How can I print/log the checksum calculated by rsync?


I have to transfer millons of files of very different size summing up almost 100 TB between two Linux servers. It's easy to do it the first time with rsync, and quite safe, because data can be checksum'ed.

However, I need to keep a list of files and their checksum to do some checks regularly in the future.

Is there a way to tell rsync to print/log the checksum of the file? And in case this is not feasible: Which tool/command would you recommend considering that performance is very important?

Thanks in advance!


Solution

  • It is possible to include the transfer md5 checksum in logging since rsync 3.1.0 (released on 28 Sep 2013):

    Added the "%C" escape to the log-output handling, which will output the MD5 checksum of any transferred file, or all files if --checksum was specified (when protocol 30 or above is in effect).

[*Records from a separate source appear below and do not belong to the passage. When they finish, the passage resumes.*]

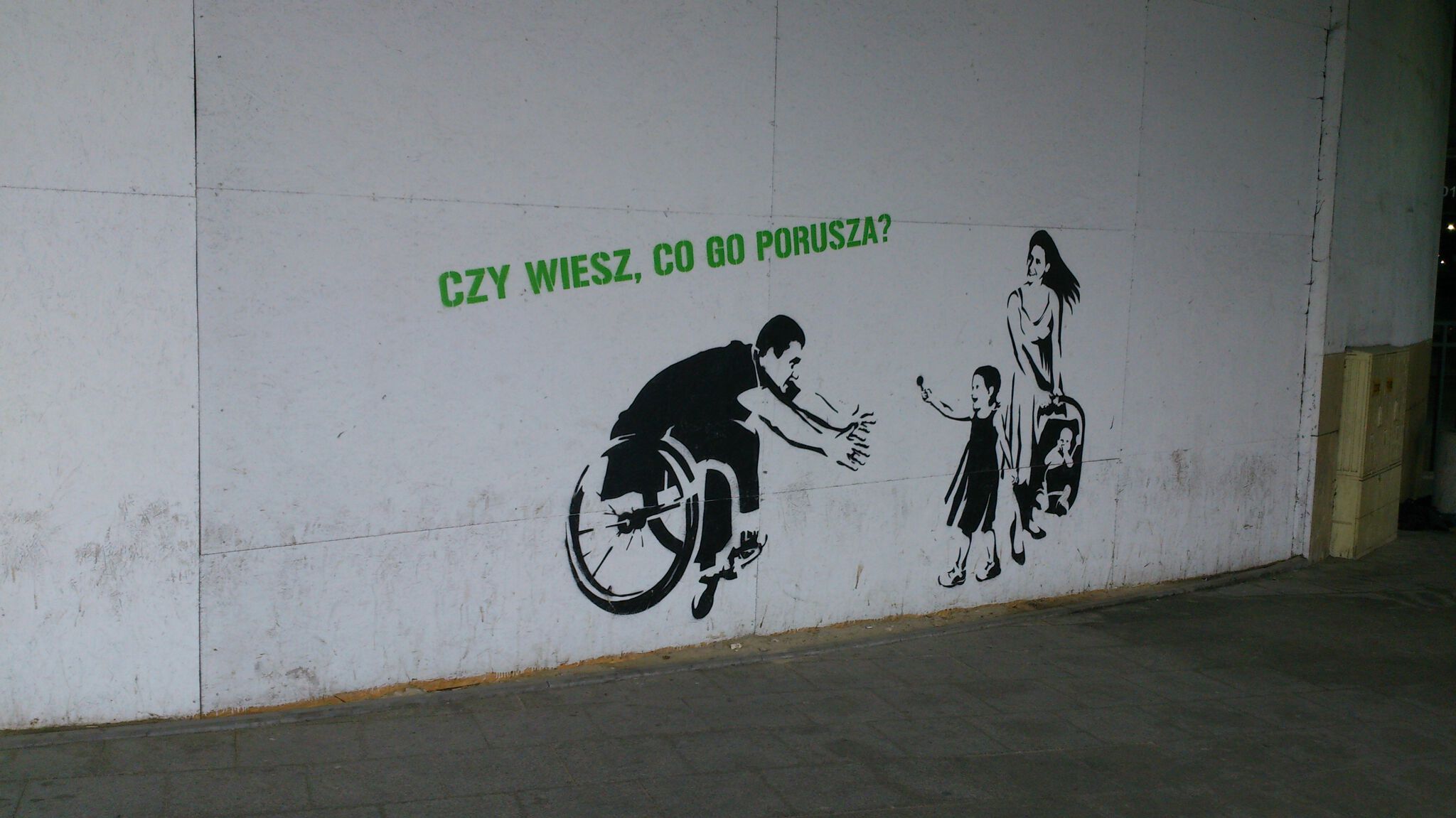 Fundacja Aktywnej Rehabilitacji&mdash;We paint over stereotypes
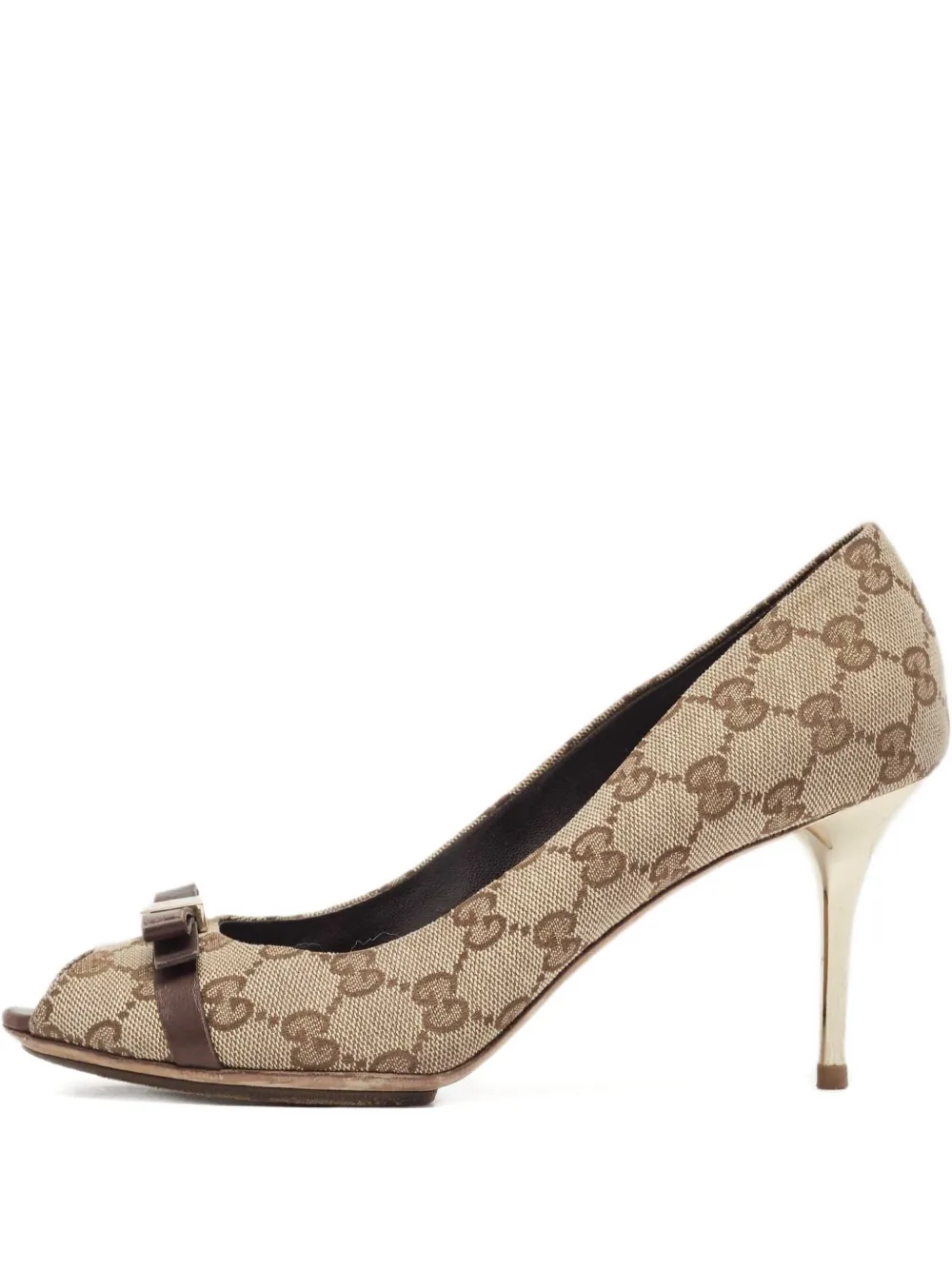 Gucci Pre-Owned 982141 Brown - Braun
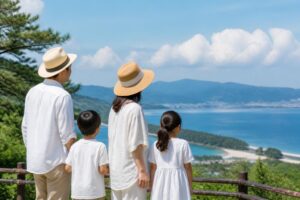 夏休みの旅行は口コミで選ぶべき？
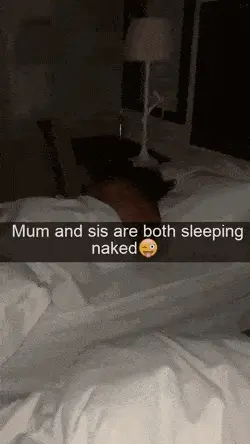 Sneaky with Sis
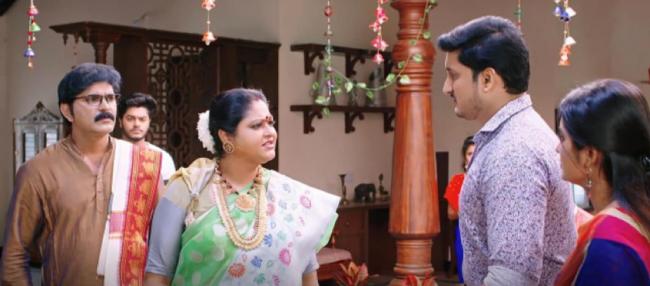 - Sakshi Post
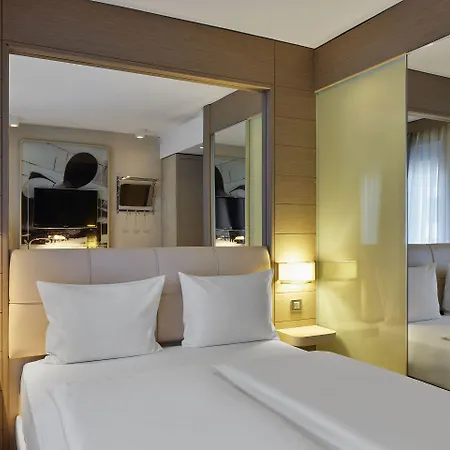Hotell Titanic Comfort Mitte Berlin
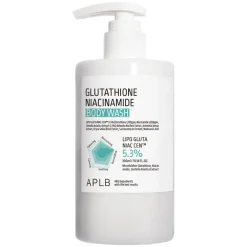 Glutathione Niacinamide Body Wash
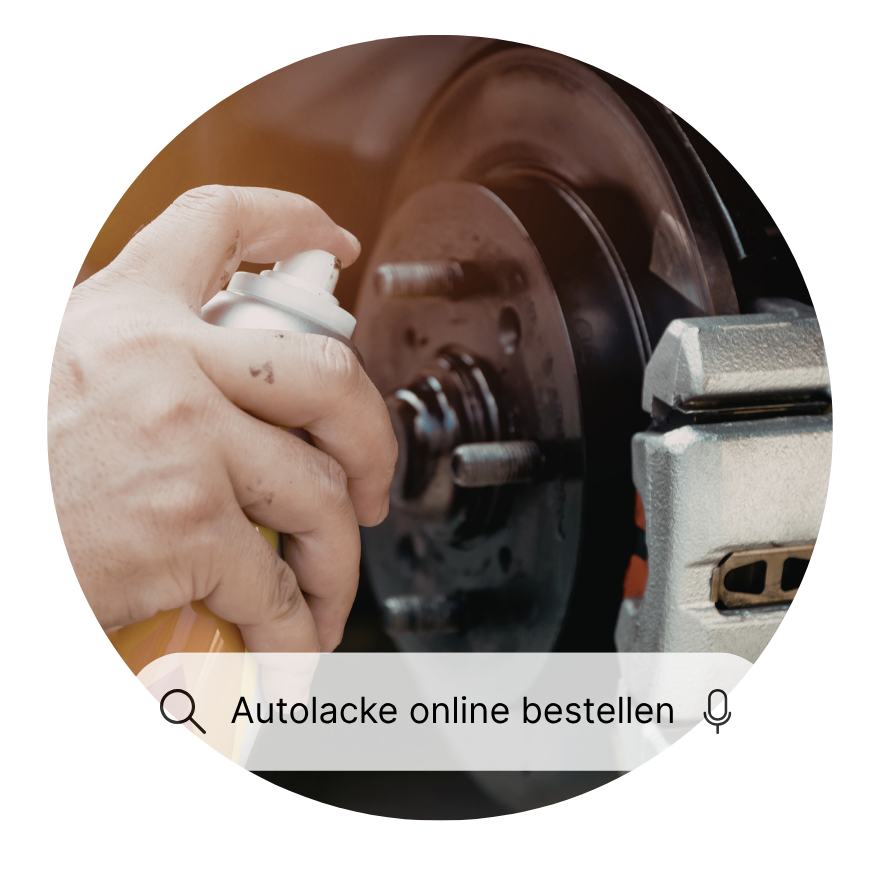 Autolacke online bestellen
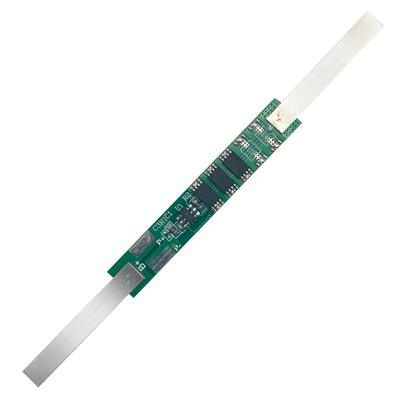 現在の2-9a電池の付属品が付いているニッケルと3.7V 18650 BMS PCBAの保護版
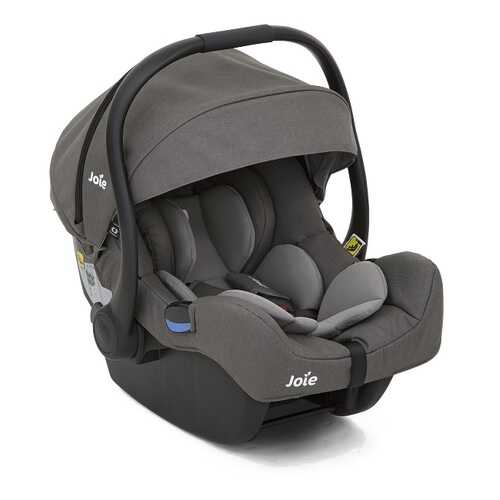 Детское автокресло Joie I-Gemm Foggy Gray в Детский мир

    For example, the log format %i %f B:%l md5:%C will log each transfer similar to

    >f+++++++++ 00/64235/0664eccc-364e-11e2-af18-57a6d04fd4d5 B:16035388 md5:8ab769aa5224514a41cee0e3e2fe3aad
    

    Take note that this is the md5 sum calculated to verify transfer integrity - it is available even for transfers without the --checksum flag. This change also allows to log the checksum if just one side of the transfer is 3.1.0 or newer. For example, you can have a newer rsync daemon on the target machine do the checksum logging, but send with an older rsync client as long as md5 is used (3.0.0 or newer).